Average dealer profit in 2022. According to a recent study from J.D. Power, dealers are on track to make 126% more profit in the first quarter of 2022 compared to Q1 2021. This puts profit on pace to reach $5,013 per vehicle. This doesn't mean that every dealership is making over $5,000 on each car they sell, this is just an average, with many factors going into it.
In total, retailer profits for new-vehicle sales are projected to hit $14.2 billion in 2022 in the U.S., a whopping 95% increase in profit year-over-year. This increase is despite dropping sales volume, thanks in part to the ongoing supply chain and chip shortage issues still impacting the industry.
How do dealers make money on cars? Dealers make money on cars in two ways, the front end, such as the selling price of the car, and the back end, on products like tire and wheel protection or extended warranties. Dealers may only make a few hundred dollars over MSRP on some models but could rake in a few thousand in backend products such as GAP insurance, added accessories, and additional warranties.
In some cases though, dealers can make several thousand over MSRP on the front end, if the conditions are right in the automotive market.
Markups may increase costs. Dealers can make more on cars when the inventory is tight by using markups – selling vehicles above MSRP. In a typical year, you might find many deals and discounts below MSRP just to get vehicles moving and competition going.
Right now, though, with the ongoing inventory shortages, demand is outstripping supply and allowing for record markups. These markups are designed to help dealers make a profit since they're selling fewer vehicles.
Besides just marking up the price on the vehicles that are in stock, dealers also have the flexibility to markup your interest rate in some cases, such as when they set up the financing for you through a captive lender. However, lately, there's been a crackdown from manufacturers on the limit these markups can have; Audi and VW, for example, just lowed their cap to 1%. It was previously 3%.

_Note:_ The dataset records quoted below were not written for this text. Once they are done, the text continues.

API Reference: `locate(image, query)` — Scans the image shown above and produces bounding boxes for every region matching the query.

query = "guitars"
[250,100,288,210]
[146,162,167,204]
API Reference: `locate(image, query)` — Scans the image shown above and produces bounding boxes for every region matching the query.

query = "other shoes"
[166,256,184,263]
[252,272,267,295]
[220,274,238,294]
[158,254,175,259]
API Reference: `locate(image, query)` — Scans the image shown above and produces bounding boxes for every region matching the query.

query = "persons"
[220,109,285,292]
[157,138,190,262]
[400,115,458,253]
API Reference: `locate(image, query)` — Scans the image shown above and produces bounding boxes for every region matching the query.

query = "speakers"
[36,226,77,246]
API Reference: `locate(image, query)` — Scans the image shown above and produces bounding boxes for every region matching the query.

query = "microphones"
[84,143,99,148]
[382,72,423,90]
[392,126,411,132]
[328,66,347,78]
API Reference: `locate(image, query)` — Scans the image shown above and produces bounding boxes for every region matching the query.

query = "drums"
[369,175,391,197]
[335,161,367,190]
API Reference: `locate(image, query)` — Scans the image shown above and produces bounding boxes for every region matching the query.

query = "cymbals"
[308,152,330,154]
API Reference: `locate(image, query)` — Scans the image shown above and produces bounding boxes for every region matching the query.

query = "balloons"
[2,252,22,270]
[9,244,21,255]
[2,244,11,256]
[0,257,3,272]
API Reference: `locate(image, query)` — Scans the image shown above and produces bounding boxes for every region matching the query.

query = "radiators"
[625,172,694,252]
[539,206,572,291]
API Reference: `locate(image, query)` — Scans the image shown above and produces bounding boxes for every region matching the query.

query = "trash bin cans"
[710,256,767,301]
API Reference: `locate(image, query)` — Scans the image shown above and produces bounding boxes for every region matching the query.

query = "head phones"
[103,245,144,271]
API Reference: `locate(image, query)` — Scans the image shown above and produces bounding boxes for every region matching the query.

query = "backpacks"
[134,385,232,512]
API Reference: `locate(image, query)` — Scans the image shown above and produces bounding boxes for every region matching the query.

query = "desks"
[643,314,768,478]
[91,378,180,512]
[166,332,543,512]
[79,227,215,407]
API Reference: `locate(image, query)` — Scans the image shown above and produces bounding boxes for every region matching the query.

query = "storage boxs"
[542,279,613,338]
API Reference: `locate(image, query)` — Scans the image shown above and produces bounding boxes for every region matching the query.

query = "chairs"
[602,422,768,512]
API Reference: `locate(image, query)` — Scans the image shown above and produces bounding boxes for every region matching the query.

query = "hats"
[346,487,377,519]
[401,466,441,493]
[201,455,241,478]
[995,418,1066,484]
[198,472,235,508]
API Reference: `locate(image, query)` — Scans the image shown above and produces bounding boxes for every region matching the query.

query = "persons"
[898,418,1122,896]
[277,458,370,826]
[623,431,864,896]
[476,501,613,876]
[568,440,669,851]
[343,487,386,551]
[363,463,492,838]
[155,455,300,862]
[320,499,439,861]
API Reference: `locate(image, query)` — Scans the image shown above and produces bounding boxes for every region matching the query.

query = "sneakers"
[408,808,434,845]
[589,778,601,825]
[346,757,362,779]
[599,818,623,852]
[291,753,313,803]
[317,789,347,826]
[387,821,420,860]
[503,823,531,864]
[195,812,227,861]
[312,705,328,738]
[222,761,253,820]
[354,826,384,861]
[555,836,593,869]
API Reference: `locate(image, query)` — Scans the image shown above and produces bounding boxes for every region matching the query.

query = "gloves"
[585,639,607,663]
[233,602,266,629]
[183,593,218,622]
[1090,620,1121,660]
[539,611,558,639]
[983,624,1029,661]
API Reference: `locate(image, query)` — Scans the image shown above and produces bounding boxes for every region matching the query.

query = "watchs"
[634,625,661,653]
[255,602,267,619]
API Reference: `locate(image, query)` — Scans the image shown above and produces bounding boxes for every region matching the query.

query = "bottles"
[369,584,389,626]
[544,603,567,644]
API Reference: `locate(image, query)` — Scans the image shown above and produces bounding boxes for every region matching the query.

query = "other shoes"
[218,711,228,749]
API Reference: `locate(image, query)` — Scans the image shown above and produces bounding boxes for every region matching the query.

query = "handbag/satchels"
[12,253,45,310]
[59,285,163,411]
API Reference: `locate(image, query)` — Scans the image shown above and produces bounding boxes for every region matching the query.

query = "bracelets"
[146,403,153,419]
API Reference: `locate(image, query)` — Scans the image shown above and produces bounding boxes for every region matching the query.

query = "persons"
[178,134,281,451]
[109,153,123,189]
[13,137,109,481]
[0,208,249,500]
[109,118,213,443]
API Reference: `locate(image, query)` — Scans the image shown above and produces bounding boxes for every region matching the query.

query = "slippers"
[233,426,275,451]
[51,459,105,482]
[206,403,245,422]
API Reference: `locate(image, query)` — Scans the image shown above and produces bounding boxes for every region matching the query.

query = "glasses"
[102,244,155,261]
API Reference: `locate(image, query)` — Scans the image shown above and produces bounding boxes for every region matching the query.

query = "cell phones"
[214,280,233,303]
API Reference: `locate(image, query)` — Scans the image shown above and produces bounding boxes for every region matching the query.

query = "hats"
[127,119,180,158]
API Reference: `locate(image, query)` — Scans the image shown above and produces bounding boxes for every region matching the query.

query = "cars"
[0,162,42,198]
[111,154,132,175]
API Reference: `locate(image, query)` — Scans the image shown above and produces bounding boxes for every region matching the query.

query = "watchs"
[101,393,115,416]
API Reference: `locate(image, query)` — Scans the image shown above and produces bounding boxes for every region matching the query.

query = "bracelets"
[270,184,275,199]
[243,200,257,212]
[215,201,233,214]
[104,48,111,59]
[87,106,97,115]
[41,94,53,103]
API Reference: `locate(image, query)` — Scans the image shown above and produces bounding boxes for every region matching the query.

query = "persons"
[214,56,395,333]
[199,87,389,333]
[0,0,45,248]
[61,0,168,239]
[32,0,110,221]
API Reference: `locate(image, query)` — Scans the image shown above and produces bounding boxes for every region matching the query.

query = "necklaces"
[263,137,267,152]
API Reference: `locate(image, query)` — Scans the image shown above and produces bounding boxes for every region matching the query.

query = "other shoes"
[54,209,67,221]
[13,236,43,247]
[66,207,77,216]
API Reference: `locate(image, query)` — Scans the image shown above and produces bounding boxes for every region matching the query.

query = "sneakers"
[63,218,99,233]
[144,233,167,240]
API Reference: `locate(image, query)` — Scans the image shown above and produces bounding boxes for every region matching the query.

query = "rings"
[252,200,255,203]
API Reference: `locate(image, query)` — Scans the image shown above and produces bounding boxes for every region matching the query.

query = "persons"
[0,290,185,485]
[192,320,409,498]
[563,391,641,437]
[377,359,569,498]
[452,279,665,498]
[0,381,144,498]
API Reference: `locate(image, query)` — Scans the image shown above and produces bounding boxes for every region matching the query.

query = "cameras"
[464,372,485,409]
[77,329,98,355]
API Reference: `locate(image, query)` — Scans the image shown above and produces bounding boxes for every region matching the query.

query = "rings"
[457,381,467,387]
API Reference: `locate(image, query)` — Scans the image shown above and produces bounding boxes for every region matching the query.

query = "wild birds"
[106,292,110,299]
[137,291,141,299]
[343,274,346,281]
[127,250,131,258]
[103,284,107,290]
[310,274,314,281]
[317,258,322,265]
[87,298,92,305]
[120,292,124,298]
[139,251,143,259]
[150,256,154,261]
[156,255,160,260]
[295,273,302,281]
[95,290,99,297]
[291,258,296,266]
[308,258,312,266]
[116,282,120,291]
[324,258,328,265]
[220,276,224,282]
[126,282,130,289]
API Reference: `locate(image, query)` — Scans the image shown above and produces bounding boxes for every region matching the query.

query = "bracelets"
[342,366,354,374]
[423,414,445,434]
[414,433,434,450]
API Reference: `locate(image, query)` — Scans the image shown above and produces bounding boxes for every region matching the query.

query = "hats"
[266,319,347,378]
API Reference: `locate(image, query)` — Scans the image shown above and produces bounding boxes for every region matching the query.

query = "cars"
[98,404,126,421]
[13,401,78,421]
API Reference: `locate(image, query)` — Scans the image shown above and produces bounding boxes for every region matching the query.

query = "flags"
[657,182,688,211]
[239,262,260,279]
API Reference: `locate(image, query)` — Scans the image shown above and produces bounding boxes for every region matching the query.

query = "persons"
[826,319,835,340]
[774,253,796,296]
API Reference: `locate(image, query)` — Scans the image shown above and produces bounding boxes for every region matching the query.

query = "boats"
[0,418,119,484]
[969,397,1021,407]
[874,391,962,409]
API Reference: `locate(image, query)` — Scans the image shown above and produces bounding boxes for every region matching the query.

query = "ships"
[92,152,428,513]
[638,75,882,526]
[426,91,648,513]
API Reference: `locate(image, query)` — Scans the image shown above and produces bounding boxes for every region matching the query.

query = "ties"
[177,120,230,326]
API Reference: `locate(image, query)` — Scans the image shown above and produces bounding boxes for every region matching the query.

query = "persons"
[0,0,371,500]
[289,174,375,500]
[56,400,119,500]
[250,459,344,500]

Getting a good deal on a car. If you're looking for your next vehicle, right now may not be the time to shop if you're looking for a low-priced offer. With the industry-wide inventory shortage, prices are up not only on new cars but on used vehicles, as well. This means it's important to know what you can negotiate on your car, especially if you're also seeking financing. Try to shop with the brand that can offer you the biggest rebate or special incentive, and always know your credit situation before you start applying for loans.